Array wrapper whose parent stores packed NArray chunks.

NarrowArray{T} presents an AbstractArray{T} interface while storing groups of logical values in the first dimension as NVector chunks. For an element type T, the default chunk length is pack_count(T) == 8 ÷ gcd(bitwidth(T), 8). Use NarrowArray{T,N,L} or NarrowVector{T,L} to choose a wider chunk length.

The constructor packs an existing logical array:

julia> x = NarrowArray{Bool}([true, false, true, false, true, false, true, false])
8-element NarrowVector{Bool, 8, Vector{NVector{Bool, 8, UInt8}}}:
 1
 0
 1
 0
 1
 0
 1
 0

The input's first dimension must contain whole chunks. For example, NarrowArray{Bool} requires the first dimension to be divisible by 8, and a 4-bit element type requires it to be divisible by 2.

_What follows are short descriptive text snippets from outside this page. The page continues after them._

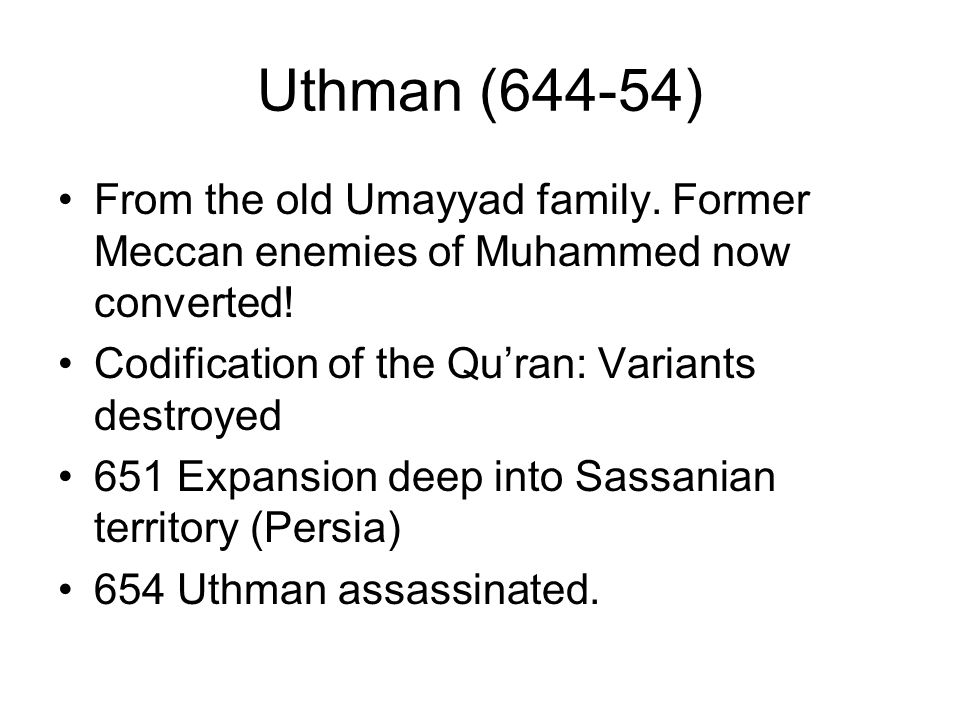 Uthman (644-54) From the old Umayyad family. Former Meccan enemies of Muhammed now converted! Codification of the Qu'ran: Variants destroyed.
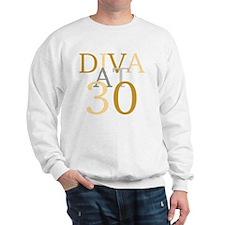 Diva At 30 Sweatshirt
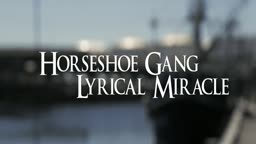 Horseshoe Gang - Lyrical Miracle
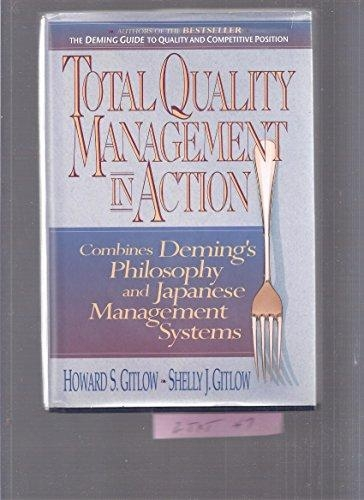 Total Quality Management in Action by Howard S. Gitlow / Shelly J. Gitlow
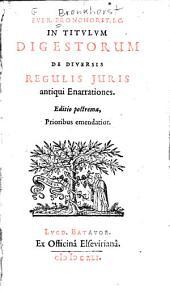 Ever. Bronchorst In titulum Digestorum De diversis regulis juris antiqui enarrationes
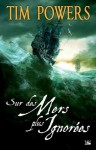 Sur des mers plus ignorées (FANTASY) (French Edition) - Tim Powers
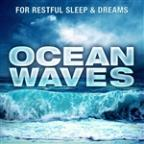 Ocean Waves - For Restful Sleep & Dreams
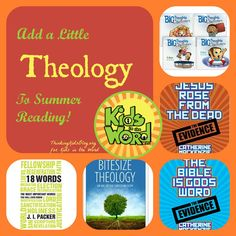 Add a little theology to your kids' summer reading and help them understand God better! KidsintheWord.net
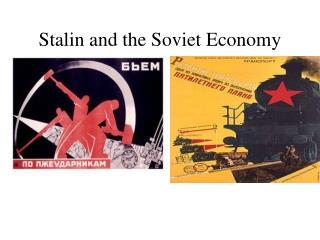 Stalin and the Soviet Economy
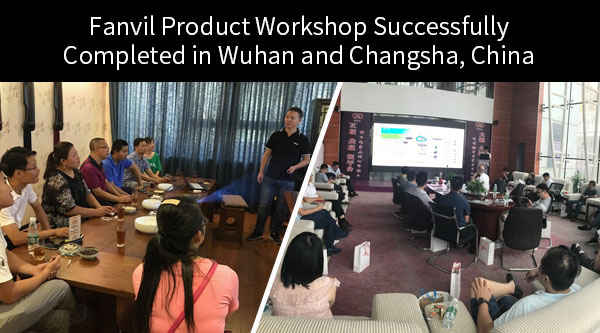 Fanvil Product Workshop Successfully Completed in Wuhan and Changsha, China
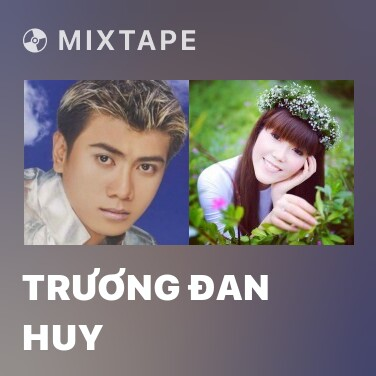 Mixtape Trương Đan Huy - Various Artists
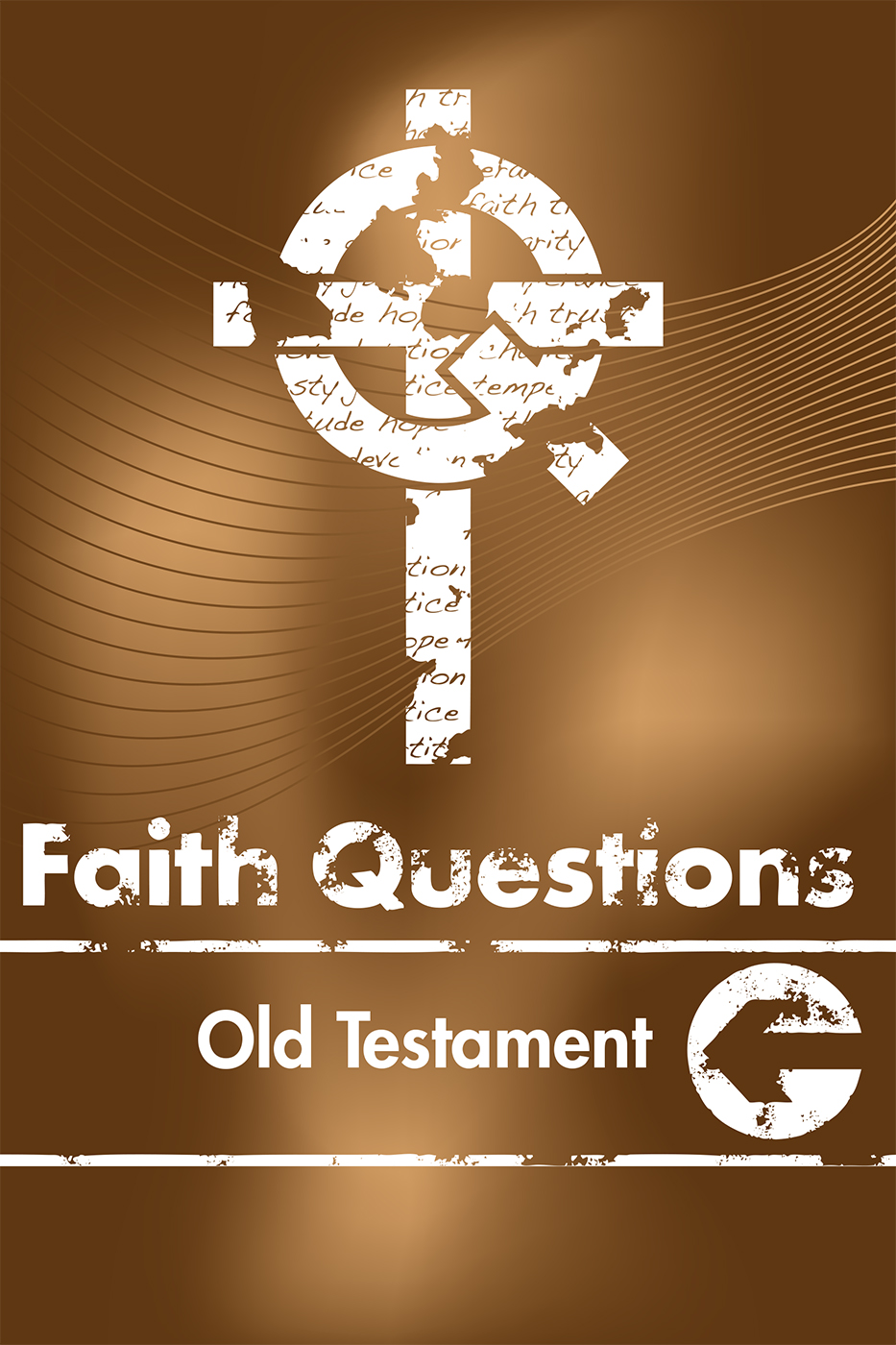 Faith Questions: Old Testament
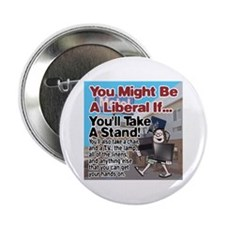 "A Liberal Takes A Stand 2.25"" Button"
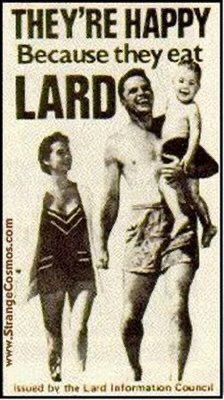 They're happy because they eat lard. <br>http://pic.twitter.com/cLzUOxgkCY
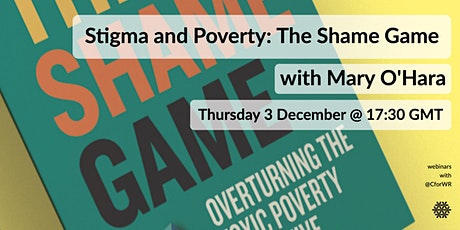 Stigma and Poverty: The Shame Game tickets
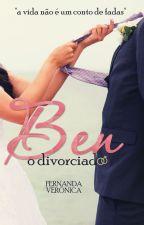 Ben, o divorciado by veronicananda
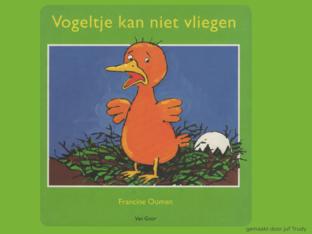 Vogeltje kan niet vliegen Francine Oomen  by Trudy Fasseur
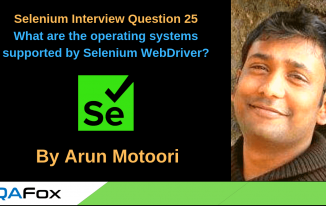 Selenium Interview Question 25 – What are the operating systems supported by Selenium WebDriver?
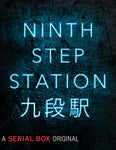 Pre-Order: NINTH STEP STATION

NarrowArray{T}(x) converts values to T before packing when eltype(x) != T. parent(x) exposes the packed chunk array. copy(x) materializes the logical values, while reinterpret(T, x) reinterprets the whole logical bit buffer and rescales the leading dimension by bitwidth. Type broadcasts such as T.(x) convert packed chunks to dense logical T values. Display uses a host-adapted copy so GPU-backed parents do not print through scalar indexing.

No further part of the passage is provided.